> Given exercise: Write out exactly the lines from the one containing "What is the distance of" through the last line of the records below, including both.

> Exercise inputs:
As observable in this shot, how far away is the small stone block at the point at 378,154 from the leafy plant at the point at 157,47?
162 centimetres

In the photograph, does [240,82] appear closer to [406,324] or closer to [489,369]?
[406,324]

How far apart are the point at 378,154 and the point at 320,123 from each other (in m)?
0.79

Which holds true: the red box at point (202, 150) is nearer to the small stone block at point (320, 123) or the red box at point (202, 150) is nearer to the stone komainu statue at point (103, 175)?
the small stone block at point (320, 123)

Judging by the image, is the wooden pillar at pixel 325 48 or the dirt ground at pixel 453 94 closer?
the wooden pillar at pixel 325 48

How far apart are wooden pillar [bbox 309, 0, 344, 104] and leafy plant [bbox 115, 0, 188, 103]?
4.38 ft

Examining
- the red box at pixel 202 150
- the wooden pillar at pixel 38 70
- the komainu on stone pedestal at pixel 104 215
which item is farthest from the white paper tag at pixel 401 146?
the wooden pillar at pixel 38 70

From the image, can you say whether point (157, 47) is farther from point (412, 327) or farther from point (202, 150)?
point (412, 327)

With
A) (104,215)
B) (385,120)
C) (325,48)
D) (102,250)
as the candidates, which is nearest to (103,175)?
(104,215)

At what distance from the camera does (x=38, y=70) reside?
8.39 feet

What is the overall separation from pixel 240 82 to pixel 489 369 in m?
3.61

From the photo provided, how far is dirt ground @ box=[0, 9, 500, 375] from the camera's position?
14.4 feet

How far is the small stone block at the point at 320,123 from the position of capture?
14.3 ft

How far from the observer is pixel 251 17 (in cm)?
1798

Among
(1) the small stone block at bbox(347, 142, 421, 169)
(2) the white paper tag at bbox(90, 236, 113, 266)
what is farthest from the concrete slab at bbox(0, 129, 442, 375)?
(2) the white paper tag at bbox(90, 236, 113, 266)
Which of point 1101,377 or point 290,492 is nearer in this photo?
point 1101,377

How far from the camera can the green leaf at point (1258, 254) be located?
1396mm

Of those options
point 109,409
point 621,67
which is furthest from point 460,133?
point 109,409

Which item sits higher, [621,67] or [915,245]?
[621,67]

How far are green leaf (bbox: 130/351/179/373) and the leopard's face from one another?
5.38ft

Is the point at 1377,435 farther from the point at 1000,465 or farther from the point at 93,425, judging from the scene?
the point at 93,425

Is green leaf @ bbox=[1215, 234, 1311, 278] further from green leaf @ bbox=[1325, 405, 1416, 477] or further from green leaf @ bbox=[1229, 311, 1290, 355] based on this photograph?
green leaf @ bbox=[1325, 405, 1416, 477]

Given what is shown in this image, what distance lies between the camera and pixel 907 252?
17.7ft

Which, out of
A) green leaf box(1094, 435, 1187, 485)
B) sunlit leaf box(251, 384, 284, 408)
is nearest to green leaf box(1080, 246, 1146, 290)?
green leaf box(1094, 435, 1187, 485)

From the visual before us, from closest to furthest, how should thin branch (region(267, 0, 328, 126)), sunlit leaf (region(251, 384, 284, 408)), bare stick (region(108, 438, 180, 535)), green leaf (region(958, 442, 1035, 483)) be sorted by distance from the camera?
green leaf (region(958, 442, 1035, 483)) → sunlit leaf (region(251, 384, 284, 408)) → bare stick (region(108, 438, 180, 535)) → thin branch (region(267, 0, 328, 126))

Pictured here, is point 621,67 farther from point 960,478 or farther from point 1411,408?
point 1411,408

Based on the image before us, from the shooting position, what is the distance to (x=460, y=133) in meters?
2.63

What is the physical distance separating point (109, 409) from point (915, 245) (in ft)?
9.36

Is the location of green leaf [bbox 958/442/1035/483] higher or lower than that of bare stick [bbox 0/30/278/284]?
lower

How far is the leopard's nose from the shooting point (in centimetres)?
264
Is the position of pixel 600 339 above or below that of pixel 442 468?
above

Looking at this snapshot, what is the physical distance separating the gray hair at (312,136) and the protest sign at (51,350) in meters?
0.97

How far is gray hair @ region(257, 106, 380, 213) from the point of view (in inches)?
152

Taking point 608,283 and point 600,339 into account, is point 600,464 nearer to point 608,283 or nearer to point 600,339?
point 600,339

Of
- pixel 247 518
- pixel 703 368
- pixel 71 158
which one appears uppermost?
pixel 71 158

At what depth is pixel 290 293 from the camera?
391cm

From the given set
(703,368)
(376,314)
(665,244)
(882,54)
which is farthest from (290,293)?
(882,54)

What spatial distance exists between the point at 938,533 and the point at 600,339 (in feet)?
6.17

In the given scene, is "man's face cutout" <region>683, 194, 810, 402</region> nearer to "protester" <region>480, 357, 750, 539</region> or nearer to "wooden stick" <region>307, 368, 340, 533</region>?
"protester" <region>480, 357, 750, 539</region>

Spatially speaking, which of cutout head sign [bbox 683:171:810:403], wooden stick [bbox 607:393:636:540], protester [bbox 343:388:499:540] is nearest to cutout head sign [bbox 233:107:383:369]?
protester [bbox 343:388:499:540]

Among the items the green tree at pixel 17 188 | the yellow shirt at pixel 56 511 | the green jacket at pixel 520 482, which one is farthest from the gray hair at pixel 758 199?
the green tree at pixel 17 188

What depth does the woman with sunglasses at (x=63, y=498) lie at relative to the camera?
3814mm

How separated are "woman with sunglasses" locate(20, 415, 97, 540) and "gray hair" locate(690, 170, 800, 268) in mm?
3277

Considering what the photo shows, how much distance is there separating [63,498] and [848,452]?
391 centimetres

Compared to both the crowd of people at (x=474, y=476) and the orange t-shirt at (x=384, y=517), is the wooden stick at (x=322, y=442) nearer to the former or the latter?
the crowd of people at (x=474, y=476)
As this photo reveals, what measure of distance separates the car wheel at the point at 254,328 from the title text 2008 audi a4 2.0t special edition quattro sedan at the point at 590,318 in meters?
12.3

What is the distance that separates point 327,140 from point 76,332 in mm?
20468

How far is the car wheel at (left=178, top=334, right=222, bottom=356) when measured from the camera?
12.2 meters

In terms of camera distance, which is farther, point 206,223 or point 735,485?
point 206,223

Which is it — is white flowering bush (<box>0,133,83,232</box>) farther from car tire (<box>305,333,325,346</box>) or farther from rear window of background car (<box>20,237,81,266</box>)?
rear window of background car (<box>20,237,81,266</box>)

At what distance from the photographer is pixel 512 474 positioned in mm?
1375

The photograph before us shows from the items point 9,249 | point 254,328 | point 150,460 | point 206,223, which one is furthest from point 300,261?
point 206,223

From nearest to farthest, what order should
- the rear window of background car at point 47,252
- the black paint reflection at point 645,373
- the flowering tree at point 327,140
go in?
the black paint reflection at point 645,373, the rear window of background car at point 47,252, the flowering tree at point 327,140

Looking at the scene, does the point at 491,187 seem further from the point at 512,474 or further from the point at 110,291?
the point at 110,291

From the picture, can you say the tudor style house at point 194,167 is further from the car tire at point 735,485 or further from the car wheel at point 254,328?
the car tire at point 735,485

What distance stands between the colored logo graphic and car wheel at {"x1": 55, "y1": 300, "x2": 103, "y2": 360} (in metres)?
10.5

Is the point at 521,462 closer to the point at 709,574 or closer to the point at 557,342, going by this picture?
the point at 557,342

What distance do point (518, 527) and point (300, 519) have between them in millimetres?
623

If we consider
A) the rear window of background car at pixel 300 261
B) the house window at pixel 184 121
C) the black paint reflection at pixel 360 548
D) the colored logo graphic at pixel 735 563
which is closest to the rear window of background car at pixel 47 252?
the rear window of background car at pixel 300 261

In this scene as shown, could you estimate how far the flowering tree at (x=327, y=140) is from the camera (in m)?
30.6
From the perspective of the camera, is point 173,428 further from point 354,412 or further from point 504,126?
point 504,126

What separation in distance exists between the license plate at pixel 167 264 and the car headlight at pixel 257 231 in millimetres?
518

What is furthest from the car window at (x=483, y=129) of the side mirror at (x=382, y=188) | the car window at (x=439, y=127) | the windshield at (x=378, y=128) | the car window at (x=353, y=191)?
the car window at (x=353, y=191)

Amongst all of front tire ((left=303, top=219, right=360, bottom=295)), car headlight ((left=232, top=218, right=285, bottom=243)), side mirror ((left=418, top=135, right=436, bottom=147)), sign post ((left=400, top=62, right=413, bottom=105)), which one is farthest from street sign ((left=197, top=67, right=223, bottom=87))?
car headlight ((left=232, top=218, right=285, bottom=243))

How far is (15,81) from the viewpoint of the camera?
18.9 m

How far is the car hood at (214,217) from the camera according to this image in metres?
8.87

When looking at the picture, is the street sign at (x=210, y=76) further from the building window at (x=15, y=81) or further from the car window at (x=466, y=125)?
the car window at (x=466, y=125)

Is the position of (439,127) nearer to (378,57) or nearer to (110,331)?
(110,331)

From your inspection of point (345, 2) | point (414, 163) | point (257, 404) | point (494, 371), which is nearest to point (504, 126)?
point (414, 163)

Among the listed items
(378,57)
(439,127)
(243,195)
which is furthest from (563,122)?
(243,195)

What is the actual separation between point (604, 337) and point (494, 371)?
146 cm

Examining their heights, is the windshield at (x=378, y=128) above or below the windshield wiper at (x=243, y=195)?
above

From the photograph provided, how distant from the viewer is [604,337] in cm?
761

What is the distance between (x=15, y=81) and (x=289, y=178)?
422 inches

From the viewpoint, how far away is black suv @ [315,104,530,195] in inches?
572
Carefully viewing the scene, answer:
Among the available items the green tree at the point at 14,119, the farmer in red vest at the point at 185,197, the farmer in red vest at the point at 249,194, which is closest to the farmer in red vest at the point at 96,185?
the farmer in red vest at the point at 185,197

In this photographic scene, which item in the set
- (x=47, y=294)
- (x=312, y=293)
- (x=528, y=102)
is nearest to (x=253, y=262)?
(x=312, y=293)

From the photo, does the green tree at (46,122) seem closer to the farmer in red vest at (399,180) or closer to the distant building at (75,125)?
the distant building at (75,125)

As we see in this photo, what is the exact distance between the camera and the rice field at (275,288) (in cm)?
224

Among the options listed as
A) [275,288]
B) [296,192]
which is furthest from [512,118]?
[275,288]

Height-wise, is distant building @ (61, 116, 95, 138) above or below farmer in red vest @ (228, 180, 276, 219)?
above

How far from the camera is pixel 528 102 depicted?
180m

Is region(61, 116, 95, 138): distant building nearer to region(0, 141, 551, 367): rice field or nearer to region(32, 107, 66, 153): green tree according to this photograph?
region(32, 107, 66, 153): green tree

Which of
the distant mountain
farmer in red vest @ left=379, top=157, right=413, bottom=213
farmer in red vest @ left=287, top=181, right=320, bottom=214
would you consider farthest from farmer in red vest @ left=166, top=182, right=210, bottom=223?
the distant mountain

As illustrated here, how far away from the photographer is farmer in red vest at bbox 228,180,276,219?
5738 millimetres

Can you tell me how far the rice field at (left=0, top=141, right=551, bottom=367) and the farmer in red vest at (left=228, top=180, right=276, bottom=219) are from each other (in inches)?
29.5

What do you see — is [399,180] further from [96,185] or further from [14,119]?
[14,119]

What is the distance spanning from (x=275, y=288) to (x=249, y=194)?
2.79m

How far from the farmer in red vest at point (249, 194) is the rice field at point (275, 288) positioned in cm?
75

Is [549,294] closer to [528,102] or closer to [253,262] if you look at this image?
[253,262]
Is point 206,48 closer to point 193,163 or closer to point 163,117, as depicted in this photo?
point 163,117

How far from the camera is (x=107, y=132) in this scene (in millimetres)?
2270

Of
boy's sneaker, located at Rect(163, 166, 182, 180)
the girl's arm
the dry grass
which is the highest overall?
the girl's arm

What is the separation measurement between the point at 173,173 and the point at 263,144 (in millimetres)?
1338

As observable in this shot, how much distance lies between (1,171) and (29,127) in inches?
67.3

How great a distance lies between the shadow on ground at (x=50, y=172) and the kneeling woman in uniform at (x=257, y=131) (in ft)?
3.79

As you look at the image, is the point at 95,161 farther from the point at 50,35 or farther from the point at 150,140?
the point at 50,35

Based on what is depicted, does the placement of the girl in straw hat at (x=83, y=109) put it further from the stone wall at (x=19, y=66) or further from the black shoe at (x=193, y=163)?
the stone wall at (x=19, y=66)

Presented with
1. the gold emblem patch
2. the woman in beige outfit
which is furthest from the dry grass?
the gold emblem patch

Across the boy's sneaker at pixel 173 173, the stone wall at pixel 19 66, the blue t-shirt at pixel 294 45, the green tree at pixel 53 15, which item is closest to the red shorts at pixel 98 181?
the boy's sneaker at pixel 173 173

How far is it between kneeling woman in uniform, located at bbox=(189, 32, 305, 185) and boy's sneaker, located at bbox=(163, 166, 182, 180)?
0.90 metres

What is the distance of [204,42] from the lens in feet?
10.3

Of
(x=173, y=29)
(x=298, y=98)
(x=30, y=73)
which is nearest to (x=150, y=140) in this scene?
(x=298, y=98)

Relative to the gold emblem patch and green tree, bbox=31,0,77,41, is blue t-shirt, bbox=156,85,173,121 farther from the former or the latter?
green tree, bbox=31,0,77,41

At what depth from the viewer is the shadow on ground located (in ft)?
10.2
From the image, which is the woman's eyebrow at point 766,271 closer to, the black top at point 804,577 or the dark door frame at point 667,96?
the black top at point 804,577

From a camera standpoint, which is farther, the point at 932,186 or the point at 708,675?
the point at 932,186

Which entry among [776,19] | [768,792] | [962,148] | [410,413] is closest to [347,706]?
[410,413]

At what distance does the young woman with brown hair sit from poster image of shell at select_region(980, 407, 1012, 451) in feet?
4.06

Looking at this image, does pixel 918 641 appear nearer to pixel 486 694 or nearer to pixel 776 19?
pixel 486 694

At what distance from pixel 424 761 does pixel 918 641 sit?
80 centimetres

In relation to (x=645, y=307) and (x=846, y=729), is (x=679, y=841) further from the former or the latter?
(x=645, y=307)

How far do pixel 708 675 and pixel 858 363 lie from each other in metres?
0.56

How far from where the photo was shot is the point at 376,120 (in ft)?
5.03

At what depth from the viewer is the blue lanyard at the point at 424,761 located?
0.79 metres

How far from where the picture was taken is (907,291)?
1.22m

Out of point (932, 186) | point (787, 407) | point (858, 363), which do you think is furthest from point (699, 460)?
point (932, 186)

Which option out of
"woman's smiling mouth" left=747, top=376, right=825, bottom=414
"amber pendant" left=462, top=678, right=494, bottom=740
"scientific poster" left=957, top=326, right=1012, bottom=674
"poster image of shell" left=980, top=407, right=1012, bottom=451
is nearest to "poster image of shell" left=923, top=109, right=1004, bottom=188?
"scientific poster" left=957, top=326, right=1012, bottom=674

> Written solution:
What is the distance of [204,42] from the lens in feet?
10.3

Of
(x=173, y=29)
(x=298, y=98)
(x=30, y=73)
which is nearest to (x=150, y=140) in this scene?
(x=298, y=98)

Relative to the gold emblem patch and green tree, bbox=31,0,77,41, is blue t-shirt, bbox=156,85,173,121 farther from the former or the latter?
green tree, bbox=31,0,77,41

At what depth from the viewer is the shadow on ground located (in ft)?
10.2
From the image, which is the woman's eyebrow at point 766,271 closer to, the black top at point 804,577 or the dark door frame at point 667,96?
the black top at point 804,577

From a camera standpoint, which is farther, the point at 932,186 or the point at 708,675?
the point at 932,186

Which entry among [776,19] | [768,792] | [962,148] | [410,413] is closest to [347,706]?
[410,413]

At what distance does the young woman with brown hair sit from poster image of shell at select_region(980, 407, 1012, 451) in feet?
4.06

Looking at this image, does pixel 918 641 appear nearer to pixel 486 694 or nearer to pixel 776 19?
pixel 486 694

At what distance from pixel 424 761 does pixel 918 641 sit?
80 centimetres

In relation to (x=645, y=307) and (x=846, y=729), is (x=679, y=841) further from the former or the latter?
(x=645, y=307)

How far do pixel 708 675 and pixel 858 363 lie from each other in metres?
0.56

How far from where the photo was shot is the point at 376,120 (in ft)?
5.03

At what depth from the viewer is the blue lanyard at the point at 424,761 located?
0.79 metres

How far from where the picture was taken is (907,291)?
1.22m

Out of point (932, 186) | point (787, 407) | point (858, 363), which do you think is furthest from point (699, 460)?
point (932, 186)

Which option out of
"woman's smiling mouth" left=747, top=376, right=825, bottom=414
"amber pendant" left=462, top=678, right=494, bottom=740
"scientific poster" left=957, top=326, right=1012, bottom=674
"poster image of shell" left=980, top=407, right=1012, bottom=451
is nearest to "poster image of shell" left=923, top=109, right=1004, bottom=188?
"scientific poster" left=957, top=326, right=1012, bottom=674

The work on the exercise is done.